De Bonte vliegenvanger zit stevig te broeden. Vanuit de auto kan ik ongestoord foto's maken. Zo liet de man zich goed van voren fotograferen. Eerder zat hij vaak met zijn rug naar mij toe, of met zijn zijkant. Met enige regelmaat komt hij met rupsjes of insecten aanvliegen, die hij aan het broedende vrouwtje geeft. Als hij weer uit de nestkast komt heeft hij nog geen poepzakjes bij. Dat wil zeggen dat er nog geen jonge uit het ei zijn gekomen. Ik wil ze niet verstoren, dus maak ik de kast niet open. Ik wacht wel af tot ze veel op een af vliegen om de jongen te voeren en met poepzakjes weg vliegen.
Een broedend vrouwtje verlaat ongeveer per half uur het nest om voedsel te zoeken, doorgaans binnen enkele tientallen meters van nest. Een mannetje voert soms zijn broedend vrouwtje op het nest. Ze doen één broedsel per jaar, met meestal 6-7 eieren. De broedperiode duurt 12-17 dagen. De Bonte vliegenvanger eet een breed scala aan insecten, zoals vliegen, muggen, vlinders en libellen, maar ook oorwurmen en sprinkhanen. Vanaf een zitpost maken bonte vliegenvangers korte vluchten achter vliegende insecten aan, en vangen deze in volle vlucht.
Bonte vliegenvangermannen hebben regelmatig twee vrouwtjes. Ze krijgen dit voor elkaar door nadat ze gepaard zijn geraakt, vaak enkele honderden meters verderop weer te gaan zingen om een tweede vrouw aan te trekken. Voor deze zogenaamde ‘bijvrouwtjes’ is dit nadelig, want die krijgen zo’n 20% minder uitgevlogen jongen dan de eerste vrouwtjes. Dit fenomeen staat bekend als polygynie en is afkomstig van de Griekse woorden poly (= veel) en gune (= vrouwen). De Nederlandse term luidt veelwijverij.
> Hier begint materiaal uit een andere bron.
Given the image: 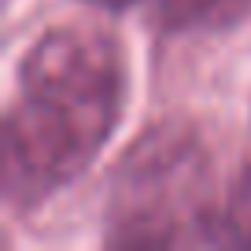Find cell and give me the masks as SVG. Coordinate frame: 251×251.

Een structuurrijke tuin met enkele loofbomen, voorzien van nestkasten, maakt reële kans op een paartje bonte vliegenvanger. Bonte vliegenvangers gebruiken hetzelfde nestkasttype als koolmezen. De vliegenvanger heeft echter een concurrentieel nadeel: op het ogenblik dat hij terugkeert uit de Afrikaanse overwinteringsgebieden, zijn al heel wat nestkasten bezet door koolmezen. Je kan de Bonte vliegenvanger helpen door de invliegopening van de nestkast tot half april dicht te houden (= het moment waarop de soort in ons land aankomt).